If you’re automating that much – you’re automating too much!
In most organizations, you get an assigned amount of leads per period.
These are your babies for awhile so when received, you should perform triage and/ or quality control.
You may have assistants, Marketing or a Lead Gen team that already does this for you.
No offense y’all but I pack my own parachute.
And before considering a prospect email automation campaign, you should too.
Automation Schmautomation
Now, just because you can sequence and automate thousands of emails doesn’t mean you should.
You need a plan that generates interest without alienating prospects.
We know successful selling involves making genuine connections.
But, sometimes we forget.
And we default to push-button email automation modes of selling.
The problem with this approach is it’s sloppy and we know it.
By firing away canned email automation sequences with no personalization, we fail to recognize what makes a prospect unique.
C’mon – you know when you get an automated email, right?
Sure, they got your name and company in there but that’s about it.
There’s absolutely nothing in the message that speaks to you as an individual.
Prospects nowadays expect more and it’s our job to deliver.
Due Diligence and Triage
When you get your leads or accounts, map them out.
Prep them for triage – small, medium large, etc.
As a rule, don’t put your biggest revenue-generating or marquee clients in an email automation sequence.
Those are your Fabergé Eggs that need A-Game Attention.
Instead, create email automation sequences for the small to medium-sized opportunities since they’re not as valuable but still add up.
And even then, don’t let your slip show.
Treat small and medium-sized leads with equal respect.
Because you never know when a minnow will lead to a whale.
Email marketing campaigns in enterprise-level sales work as long as you understand their purpose.

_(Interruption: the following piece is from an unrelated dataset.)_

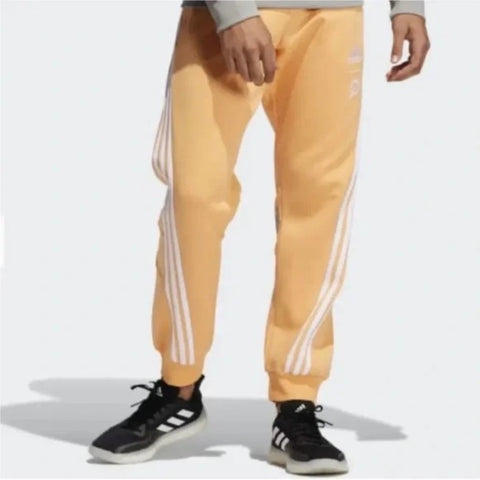 adidas x Peloton Unisex Go Retro Jogger Track Pant, Orange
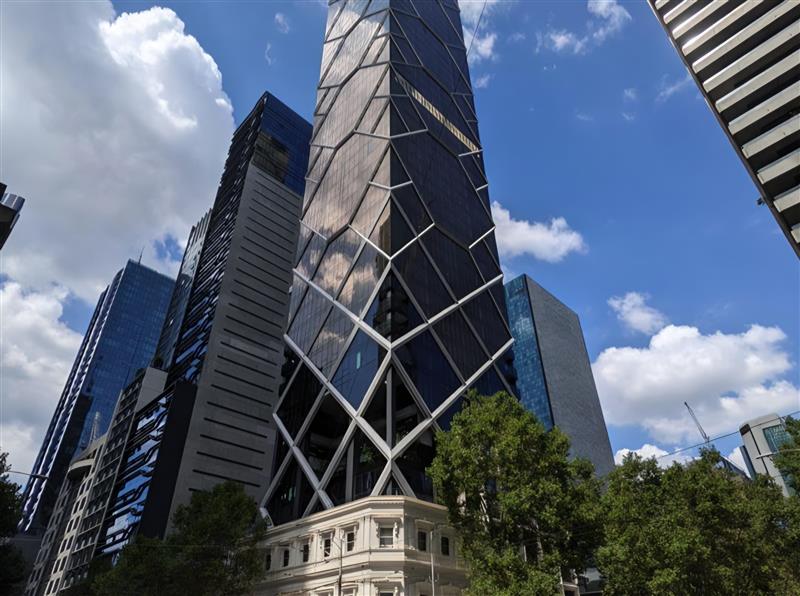 High-rise tower with a geometric facade above a heritage building in CBD, Melbourne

They’re meant for opening conversation, identifying point of contacts and scheduling times for you to shine.
They’re not for pitching or one-time closes.
And if your email campaign is sequenced, send it to yourself first – one at a time.

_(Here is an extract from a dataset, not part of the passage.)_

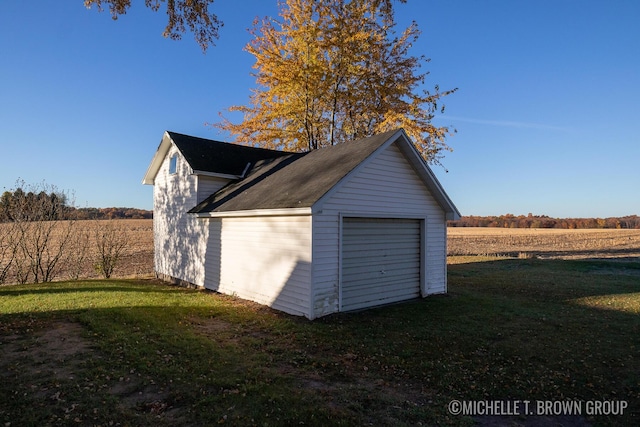 garage featuring a rural view and a yard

This’ll give you the prospect’s perspective and feel for flow.
You Are We
As salespeople, we face the same issues.
We always need more of something!
With lead gen, meetings, cold calls, ankle biters, activity goals, sales goals, jaw-jackers and time suckers occupying our days…
It’s a lot to handle.
But we can’t substitute the work with blind automated email campaigns and expect to win.
________
As much as we lean on email, the overall response rate is pretty low.
Most of the emails you send won’t get replies.
But as luck would have it, you can track clicks and opens with a lot of CRM’s or third-party email tracking software.
Those clicks and opens are signs of life even though you haven’t been invited to the party – yet.
And with this sales intelligence in tow…
You can pick up the phone in the know!
Frenemies
Sales teams today use multiple platforms and methods for prospecting.
It makes sense to diversify outreach as long as you remember Sales is still about human interaction.
Email automation isn’t the enemy, but it shouldn’t be your bestie either.